>>>

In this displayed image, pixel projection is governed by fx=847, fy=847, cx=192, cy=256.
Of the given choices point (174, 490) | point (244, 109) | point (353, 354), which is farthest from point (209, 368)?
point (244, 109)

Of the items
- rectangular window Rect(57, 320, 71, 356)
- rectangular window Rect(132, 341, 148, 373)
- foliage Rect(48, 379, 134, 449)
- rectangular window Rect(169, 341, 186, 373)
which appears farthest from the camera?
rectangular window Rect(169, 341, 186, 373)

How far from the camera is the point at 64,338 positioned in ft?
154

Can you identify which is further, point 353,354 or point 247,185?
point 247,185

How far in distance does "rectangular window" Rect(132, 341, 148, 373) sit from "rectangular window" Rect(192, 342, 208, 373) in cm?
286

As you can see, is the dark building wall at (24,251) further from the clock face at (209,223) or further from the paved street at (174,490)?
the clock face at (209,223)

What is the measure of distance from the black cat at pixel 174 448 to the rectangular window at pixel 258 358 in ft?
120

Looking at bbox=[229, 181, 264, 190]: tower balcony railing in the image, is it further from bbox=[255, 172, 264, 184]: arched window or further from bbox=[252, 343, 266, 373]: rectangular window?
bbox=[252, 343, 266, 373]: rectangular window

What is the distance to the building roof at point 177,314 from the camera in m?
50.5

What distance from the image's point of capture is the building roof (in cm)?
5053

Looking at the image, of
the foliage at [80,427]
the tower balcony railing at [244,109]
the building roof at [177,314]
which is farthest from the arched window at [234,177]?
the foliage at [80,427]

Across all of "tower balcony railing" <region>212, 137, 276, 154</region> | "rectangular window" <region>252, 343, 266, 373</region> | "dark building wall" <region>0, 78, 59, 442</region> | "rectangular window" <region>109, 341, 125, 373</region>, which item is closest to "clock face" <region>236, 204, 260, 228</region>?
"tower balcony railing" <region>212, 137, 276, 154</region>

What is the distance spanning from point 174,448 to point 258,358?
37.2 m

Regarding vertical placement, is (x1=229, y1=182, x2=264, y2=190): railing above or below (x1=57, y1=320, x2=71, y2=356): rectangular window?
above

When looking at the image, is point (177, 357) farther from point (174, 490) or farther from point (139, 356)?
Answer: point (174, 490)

<<<
>>>

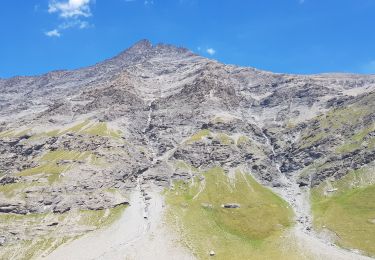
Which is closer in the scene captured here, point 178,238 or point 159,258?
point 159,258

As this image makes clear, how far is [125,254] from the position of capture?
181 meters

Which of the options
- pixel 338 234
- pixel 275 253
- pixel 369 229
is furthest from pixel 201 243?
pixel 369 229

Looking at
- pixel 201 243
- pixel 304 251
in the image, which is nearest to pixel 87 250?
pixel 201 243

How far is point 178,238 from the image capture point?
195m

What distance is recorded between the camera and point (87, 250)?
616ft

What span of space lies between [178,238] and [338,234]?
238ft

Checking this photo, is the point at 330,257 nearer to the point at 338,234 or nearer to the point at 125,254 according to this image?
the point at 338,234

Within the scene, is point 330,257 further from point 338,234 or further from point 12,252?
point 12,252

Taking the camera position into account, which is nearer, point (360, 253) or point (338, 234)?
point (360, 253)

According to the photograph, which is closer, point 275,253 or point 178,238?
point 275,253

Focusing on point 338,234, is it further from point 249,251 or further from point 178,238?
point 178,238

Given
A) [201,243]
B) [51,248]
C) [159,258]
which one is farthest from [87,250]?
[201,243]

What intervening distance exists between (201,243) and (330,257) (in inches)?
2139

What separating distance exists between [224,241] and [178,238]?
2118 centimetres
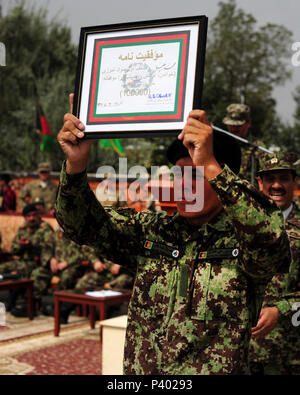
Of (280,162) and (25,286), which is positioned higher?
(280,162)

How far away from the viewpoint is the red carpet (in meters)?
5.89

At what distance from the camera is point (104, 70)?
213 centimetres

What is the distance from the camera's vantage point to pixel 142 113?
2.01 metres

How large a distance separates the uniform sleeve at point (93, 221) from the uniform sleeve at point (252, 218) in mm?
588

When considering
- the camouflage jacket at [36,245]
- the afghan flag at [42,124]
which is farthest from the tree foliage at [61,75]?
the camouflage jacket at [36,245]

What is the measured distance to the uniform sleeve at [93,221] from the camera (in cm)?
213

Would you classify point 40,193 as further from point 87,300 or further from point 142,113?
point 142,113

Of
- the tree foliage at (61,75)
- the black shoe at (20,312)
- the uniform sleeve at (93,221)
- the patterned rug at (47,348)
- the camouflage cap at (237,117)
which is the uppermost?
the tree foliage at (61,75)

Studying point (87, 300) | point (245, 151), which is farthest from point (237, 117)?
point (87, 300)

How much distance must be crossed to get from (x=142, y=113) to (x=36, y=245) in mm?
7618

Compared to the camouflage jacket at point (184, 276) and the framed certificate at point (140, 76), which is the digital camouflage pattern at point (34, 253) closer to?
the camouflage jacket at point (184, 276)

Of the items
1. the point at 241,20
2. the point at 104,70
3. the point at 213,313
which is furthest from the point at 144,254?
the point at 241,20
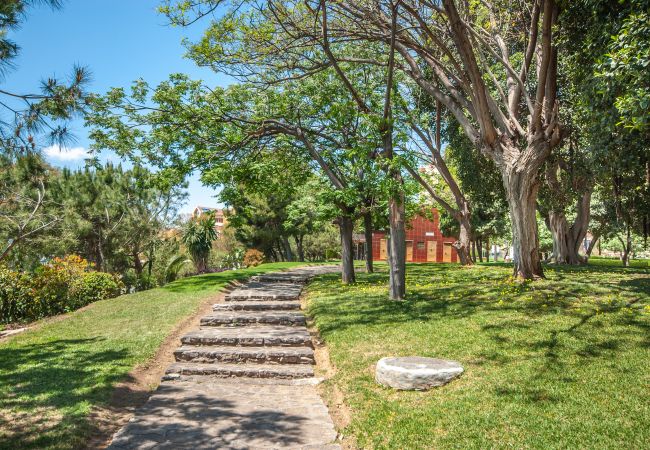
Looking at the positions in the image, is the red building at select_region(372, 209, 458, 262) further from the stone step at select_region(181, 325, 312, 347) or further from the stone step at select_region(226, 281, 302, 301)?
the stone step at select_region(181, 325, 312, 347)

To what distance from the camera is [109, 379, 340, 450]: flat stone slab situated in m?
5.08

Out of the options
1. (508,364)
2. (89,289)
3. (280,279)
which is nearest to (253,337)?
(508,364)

<<<

Copy out each line of the listing above that contains the word "jacket".

### Output of the task
- the camouflage jacket at [36,245]
the camouflage jacket at [36,245]
Compared to the camouflage jacket at point (184, 276) and the framed certificate at point (140, 76), which is the digital camouflage pattern at point (34, 253) closer to?
the camouflage jacket at point (184, 276)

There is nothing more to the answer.